## Problem details
Every entry has to be output exactly, with none skipped.

------ Supplied material ------

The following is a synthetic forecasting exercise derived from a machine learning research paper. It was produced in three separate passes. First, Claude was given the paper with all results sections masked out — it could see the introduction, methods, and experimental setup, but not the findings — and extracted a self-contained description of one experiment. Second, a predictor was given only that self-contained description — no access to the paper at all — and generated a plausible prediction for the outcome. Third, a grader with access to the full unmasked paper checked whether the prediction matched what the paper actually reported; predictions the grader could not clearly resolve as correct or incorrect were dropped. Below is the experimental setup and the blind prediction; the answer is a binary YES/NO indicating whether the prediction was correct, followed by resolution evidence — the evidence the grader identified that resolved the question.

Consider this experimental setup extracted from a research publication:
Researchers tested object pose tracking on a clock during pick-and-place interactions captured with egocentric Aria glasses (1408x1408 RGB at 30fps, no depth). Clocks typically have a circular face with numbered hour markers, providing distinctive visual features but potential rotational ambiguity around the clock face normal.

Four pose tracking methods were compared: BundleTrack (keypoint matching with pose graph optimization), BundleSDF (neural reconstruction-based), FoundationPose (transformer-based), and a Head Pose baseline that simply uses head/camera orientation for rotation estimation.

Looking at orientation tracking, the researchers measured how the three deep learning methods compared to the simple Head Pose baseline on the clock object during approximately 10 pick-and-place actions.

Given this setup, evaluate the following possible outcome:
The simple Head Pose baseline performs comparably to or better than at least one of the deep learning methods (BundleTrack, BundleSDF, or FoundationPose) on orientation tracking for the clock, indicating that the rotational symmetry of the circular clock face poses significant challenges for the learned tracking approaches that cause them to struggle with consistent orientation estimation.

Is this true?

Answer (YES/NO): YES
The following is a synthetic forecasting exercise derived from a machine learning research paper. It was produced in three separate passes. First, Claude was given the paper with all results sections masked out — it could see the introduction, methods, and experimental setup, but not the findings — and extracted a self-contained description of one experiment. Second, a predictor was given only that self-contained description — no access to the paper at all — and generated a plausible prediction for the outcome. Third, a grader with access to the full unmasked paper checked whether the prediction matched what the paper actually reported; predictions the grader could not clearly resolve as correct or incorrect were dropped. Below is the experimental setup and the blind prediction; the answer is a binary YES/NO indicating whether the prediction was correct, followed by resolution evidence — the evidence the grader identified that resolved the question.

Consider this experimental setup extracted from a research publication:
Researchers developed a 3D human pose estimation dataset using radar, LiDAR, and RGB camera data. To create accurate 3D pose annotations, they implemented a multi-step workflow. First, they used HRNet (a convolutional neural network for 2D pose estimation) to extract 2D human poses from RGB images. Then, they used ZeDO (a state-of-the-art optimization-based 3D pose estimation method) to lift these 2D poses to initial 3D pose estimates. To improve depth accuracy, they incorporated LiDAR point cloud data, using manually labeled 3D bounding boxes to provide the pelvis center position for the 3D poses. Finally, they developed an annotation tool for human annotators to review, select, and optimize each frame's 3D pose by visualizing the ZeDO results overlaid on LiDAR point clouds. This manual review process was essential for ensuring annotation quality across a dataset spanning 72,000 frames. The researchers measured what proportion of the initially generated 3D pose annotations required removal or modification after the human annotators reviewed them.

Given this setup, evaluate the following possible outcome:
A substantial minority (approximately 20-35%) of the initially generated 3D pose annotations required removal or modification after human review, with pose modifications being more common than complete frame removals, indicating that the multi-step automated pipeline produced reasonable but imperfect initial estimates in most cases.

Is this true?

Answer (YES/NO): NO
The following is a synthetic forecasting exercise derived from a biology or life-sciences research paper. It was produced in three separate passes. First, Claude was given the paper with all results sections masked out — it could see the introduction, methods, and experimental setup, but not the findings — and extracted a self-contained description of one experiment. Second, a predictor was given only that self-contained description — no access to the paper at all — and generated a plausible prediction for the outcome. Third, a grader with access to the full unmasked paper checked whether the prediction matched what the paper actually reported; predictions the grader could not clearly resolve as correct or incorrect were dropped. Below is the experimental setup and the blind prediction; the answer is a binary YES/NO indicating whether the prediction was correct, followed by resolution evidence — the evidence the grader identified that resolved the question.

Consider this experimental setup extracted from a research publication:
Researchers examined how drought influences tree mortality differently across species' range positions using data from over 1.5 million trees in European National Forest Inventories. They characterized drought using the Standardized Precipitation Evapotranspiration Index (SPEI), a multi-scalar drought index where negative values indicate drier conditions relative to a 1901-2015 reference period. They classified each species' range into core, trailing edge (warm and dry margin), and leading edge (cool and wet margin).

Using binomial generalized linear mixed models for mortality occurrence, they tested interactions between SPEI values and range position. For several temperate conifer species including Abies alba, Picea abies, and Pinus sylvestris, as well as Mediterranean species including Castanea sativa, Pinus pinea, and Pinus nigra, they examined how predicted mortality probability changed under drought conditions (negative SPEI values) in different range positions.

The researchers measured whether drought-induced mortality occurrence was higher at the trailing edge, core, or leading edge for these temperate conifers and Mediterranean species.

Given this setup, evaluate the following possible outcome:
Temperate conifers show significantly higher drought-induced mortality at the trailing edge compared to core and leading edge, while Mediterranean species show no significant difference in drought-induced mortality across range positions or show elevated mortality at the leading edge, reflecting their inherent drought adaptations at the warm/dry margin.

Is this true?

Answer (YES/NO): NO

------

## Your solution
The following is a synthetic forecasting exercise derived from a machine learning research paper. It was produced in three separate passes. First, Claude was given the paper with all results sections masked out — it could see the introduction, methods, and experimental setup, but not the findings — and extracted a self-contained description of one experiment. Second, a predictor was given only that self-contained description — no access to the paper at all — and generated a plausible prediction for the outcome. Third, a grader with access to the full unmasked paper checked whether the prediction matched what the paper actually reported; predictions the grader could not clearly resolve as correct or incorrect were dropped. Below is the experimental setup and the blind prediction; the answer is a binary YES/NO indicating whether the prediction was correct, followed by resolution evidence — the evidence the grader identified that resolved the question.

Consider this experimental setup extracted from a research publication:
Researchers tested object pose tracking on a clock during pick-and-place interactions captured with egocentric Aria glasses (1408x1408 RGB at 30fps, no depth). Clocks typically have a circular face with numbered hour markers, providing distinctive visual features but potential rotational ambiguity around the clock face normal.

Four pose tracking methods were compared: BundleTrack (keypoint matching with pose graph optimization), BundleSDF (neural reconstruction-based), FoundationPose (transformer-based), and a Head Pose baseline that simply uses head/camera orientation for rotation estimation.

Looking at orientation tracking, the researchers measured how the three deep learning methods compared to the simple Head Pose baseline on the clock object during approximately 10 pick-and-place actions.

Given this setup, evaluate the following possible outcome:
The simple Head Pose baseline performs comparably to or better than at least one of the deep learning methods (BundleTrack, BundleSDF, or FoundationPose) on orientation tracking for the clock, indicating that the rotational symmetry of the circular clock face poses significant challenges for the learned tracking approaches that cause them to struggle with consistent orientation estimation.

Is this true?

Answer (YES/NO): YES
The following is a synthetic forecasting exercise derived from a machine learning research paper. It was produced in three separate passes. First, Claude was given the paper with all results sections masked out — it could see the introduction, methods, and experimental setup, but not the findings — and extracted a self-contained description of one experiment. Second, a predictor was given only that self-contained description — no access to the paper at all — and generated a plausible prediction for the outcome. Third, a grader with access to the full unmasked paper checked whether the prediction matched what the paper actually reported; predictions the grader could not clearly resolve as correct or incorrect were dropped. Below is the experimental setup and the blind prediction; the answer is a binary YES/NO indicating whether the prediction was correct, followed by resolution evidence — the evidence the grader identified that resolved the question.

Consider this experimental setup extracted from a research publication:
Researchers developed a 3D human pose estimation dataset using radar, LiDAR, and RGB camera data. To create accurate 3D pose annotations, they implemented a multi-step workflow. First, they used HRNet (a convolutional neural network for 2D pose estimation) to extract 2D human poses from RGB images. Then, they used ZeDO (a state-of-the-art optimization-based 3D pose estimation method) to lift these 2D poses to initial 3D pose estimates. To improve depth accuracy, they incorporated LiDAR point cloud data, using manually labeled 3D bounding boxes to provide the pelvis center position for the 3D poses. Finally, they developed an annotation tool for human annotators to review, select, and optimize each frame's 3D pose by visualizing the ZeDO results overlaid on LiDAR point clouds. This manual review process was essential for ensuring annotation quality across a dataset spanning 72,000 frames. The researchers measured what proportion of the initially generated 3D pose annotations required removal or modification after the human annotators reviewed them.

Given this setup, evaluate the following possible outcome:
A substantial minority (approximately 20-35%) of the initially generated 3D pose annotations required removal or modification after human review, with pose modifications being more common than complete frame removals, indicating that the multi-step automated pipeline produced reasonable but imperfect initial estimates in most cases.

Is this true?

Answer (YES/NO): NO
The following is a synthetic forecasting exercise derived from a biology or life-sciences research paper. It was produced in three separate passes. First, Claude was given the paper with all results sections masked out — it could see the introduction, methods, and experimental setup, but not the findings — and extracted a self-contained description of one experiment. Second, a predictor was given only that self-contained description — no access to the paper at all — and generated a plausible prediction for the outcome. Third, a grader with access to the full unmasked paper checked whether the prediction matched what the paper actually reported; predictions the grader could not clearly resolve as correct or incorrect were dropped. Below is the experimental setup and the blind prediction; the answer is a binary YES/NO indicating whether the prediction was correct, followed by resolution evidence — the evidence the grader identified that resolved the question.

Consider this experimental setup extracted from a research publication:
Researchers examined how drought influences tree mortality differently across species' range positions using data from over 1.5 million trees in European National Forest Inventories. They characterized drought using the Standardized Precipitation Evapotranspiration Index (SPEI), a multi-scalar drought index where negative values indicate drier conditions relative to a 1901-2015 reference period. They classified each species' range into core, trailing edge (warm and dry margin), and leading edge (cool and wet margin).

Using binomial generalized linear mixed models for mortality occurrence, they tested interactions between SPEI values and range position. For several temperate conifer species including Abies alba, Picea abies, and Pinus sylvestris, as well as Mediterranean species including Castanea sativa, Pinus pinea, and Pinus nigra, they examined how predicted mortality probability changed under drought conditions (negative SPEI values) in different range positions.

The researchers measured whether drought-induced mortality occurrence was higher at the trailing edge, core, or leading edge for these temperate conifers and Mediterranean species.

Given this setup, evaluate the following possible outcome:
Temperate conifers show significantly higher drought-induced mortality at the trailing edge compared to core and leading edge, while Mediterranean species show no significant difference in drought-induced mortality across range positions or show elevated mortality at the leading edge, reflecting their inherent drought adaptations at the warm/dry margin.

Is this true?

Answer (YES/NO): NO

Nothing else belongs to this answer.